The potential energy surface for high energy N_{2}–N_{2} collisions was originally [1] fit by moving least squares [1] and by conventional linear regression [2]. Now, in collaboration with Jun Li of Chongqing University and Hua Guo of the University of New Mexico, we have revisited this problem using machine learning, in particular using a neural network (NN) for the fit [3]. Due to the requirement of very complete data coverage of the geometric domain in order to get a physical fit by NN, the number of points in original fitting dataset was extended by about 30% to get 21 406 points. We used several tactical steps to achieve reasonably good data coverage. For the same input data, the NN fit is more accurate than a linear regression fit (denoted MEG in the figure), although using it for trajectory studies is more expensive.

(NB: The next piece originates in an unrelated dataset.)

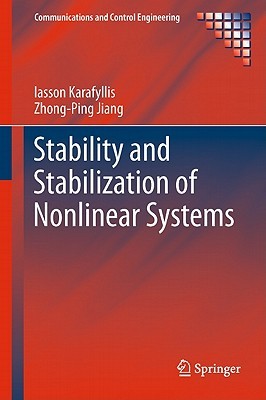 【预售】Stability and Stabilization of Nonlinear Systems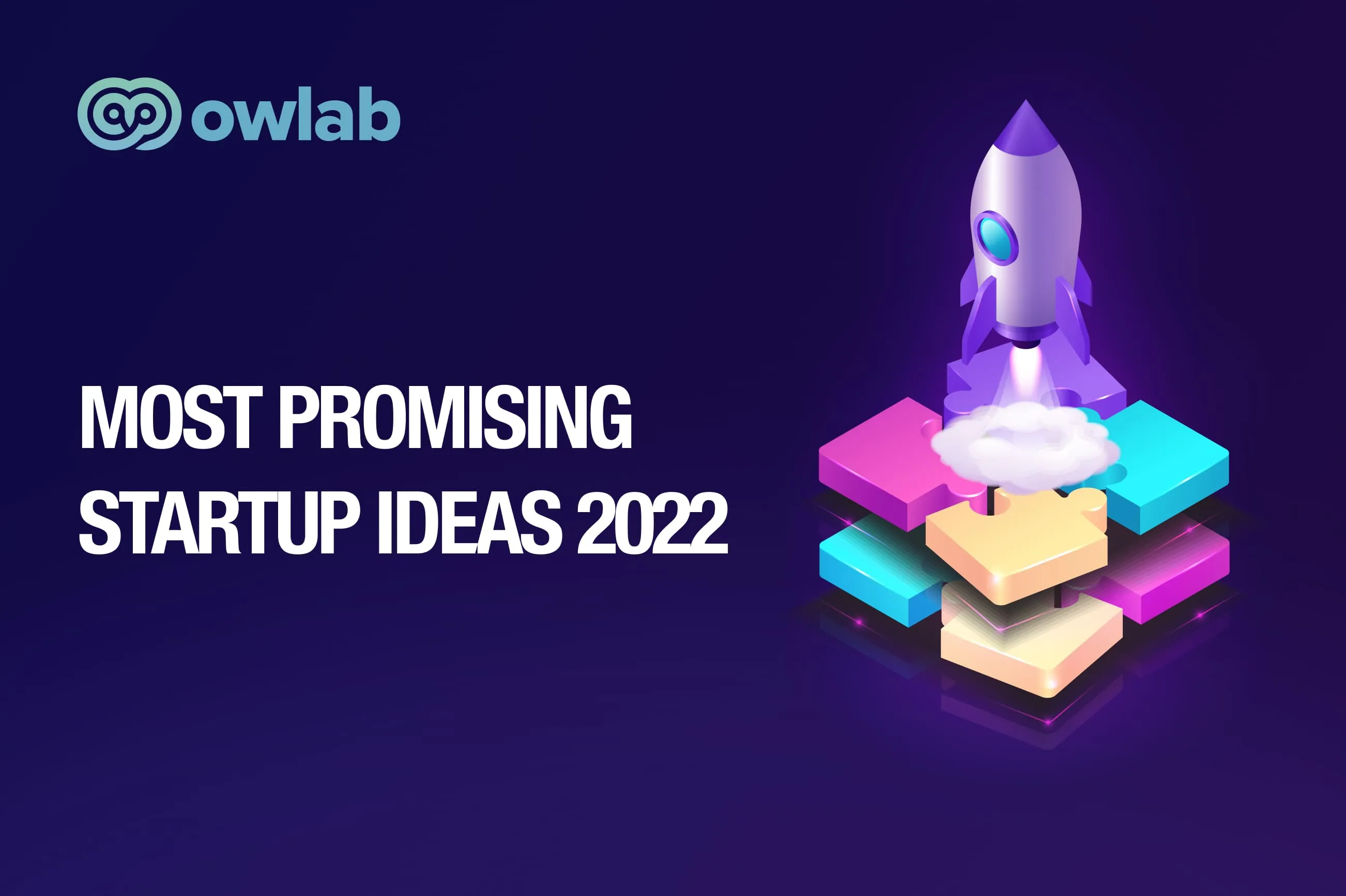 Most Promising Startup Ideas 2022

[1] “Potential Energy Surface Fitting by a Statistically Localized, Permutationally Invariant, Local Interpolating Moving Least Squares Method for the Many-Body Potential: Method and Application to N_{4},” J. D. Bender, S. Doraiswamy, D. G. Truhlar, and G. V. Candler, Journal of Chemical Physics **140**, article 054302 (2014). doi.org/10.1063/1.4862157

[2] “An Improved Potential Energy Surface and Multi-Temperature Quasiclassical Trajectory Calculations of N_{2} + N_{2} Dissociation Reactions,” J. Bender, P. Valentini, I. Nompelis, Y. Paukku, Z. Varga, D. G. Truhlar, T. Schwartzentruber, and G. Candler, Journal of Chemical Physics **143**, article 054304 (2015). doi.org/10.1063/1.4927571

[3] “Many-Body Permutationally-Invariant-Polynomial Neural-Network Potential Energy Surface for N_{4},” J. Li, Z. Varga, D. G. Truhlar, and H. Guo, Journal of Chemical Theory and Computation **16**, 4822-4832 (2020). doi.org/10.1021/acs.jctc.0c00430

July 1, 2020